WHAT YOU WILL DO: Each record must appear in your answer exactly as it does below.

RECORDS SUPPLIED:
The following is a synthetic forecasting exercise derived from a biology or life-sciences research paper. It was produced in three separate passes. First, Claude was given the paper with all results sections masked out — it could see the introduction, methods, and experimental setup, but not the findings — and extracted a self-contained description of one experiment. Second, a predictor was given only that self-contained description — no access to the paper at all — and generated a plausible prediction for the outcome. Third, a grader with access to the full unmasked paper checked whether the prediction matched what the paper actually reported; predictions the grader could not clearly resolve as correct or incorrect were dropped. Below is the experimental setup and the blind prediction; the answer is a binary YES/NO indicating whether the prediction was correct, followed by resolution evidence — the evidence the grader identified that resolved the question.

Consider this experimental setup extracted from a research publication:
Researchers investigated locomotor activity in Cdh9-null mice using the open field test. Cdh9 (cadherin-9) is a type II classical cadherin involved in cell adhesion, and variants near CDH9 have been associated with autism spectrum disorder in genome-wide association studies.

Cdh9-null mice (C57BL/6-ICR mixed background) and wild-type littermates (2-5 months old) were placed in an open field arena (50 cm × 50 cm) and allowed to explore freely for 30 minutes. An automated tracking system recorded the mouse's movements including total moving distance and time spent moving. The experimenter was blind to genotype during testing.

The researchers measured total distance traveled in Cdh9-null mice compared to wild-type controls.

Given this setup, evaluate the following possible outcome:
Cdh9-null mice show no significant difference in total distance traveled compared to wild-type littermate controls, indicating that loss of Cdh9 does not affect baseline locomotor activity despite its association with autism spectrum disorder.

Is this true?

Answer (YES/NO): YES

WRITTEN SOLUTION:
The following is a synthetic forecasting exercise derived from a biology or life-sciences research paper. It was produced in three separate passes. First, Claude was given the paper with all results sections masked out — it could see the introduction, methods, and experimental setup, but not the findings — and extracted a self-contained description of one experiment. Second, a predictor was given only that self-contained description — no access to the paper at all — and generated a plausible prediction for the outcome. Third, a grader with access to the full unmasked paper checked whether the prediction matched what the paper actually reported; predictions the grader could not clearly resolve as correct or incorrect were dropped. Below is the experimental setup and the blind prediction; the answer is a binary YES/NO indicating whether the prediction was correct, followed by resolution evidence — the evidence the grader identified that resolved the question.

Consider this experimental setup extracted from a research publication:
Researchers investigated locomotor activity in Cdh9-null mice using the open field test. Cdh9 (cadherin-9) is a type II classical cadherin involved in cell adhesion, and variants near CDH9 have been associated with autism spectrum disorder in genome-wide association studies.

Cdh9-null mice (C57BL/6-ICR mixed background) and wild-type littermates (2-5 months old) were placed in an open field arena (50 cm × 50 cm) and allowed to explore freely for 30 minutes. An automated tracking system recorded the mouse's movements including total moving distance and time spent moving. The experimenter was blind to genotype during testing.

The researchers measured total distance traveled in Cdh9-null mice compared to wild-type controls.

Given this setup, evaluate the following possible outcome:
Cdh9-null mice show no significant difference in total distance traveled compared to wild-type littermate controls, indicating that loss of Cdh9 does not affect baseline locomotor activity despite its association with autism spectrum disorder.

Is this true?

Answer (YES/NO): YES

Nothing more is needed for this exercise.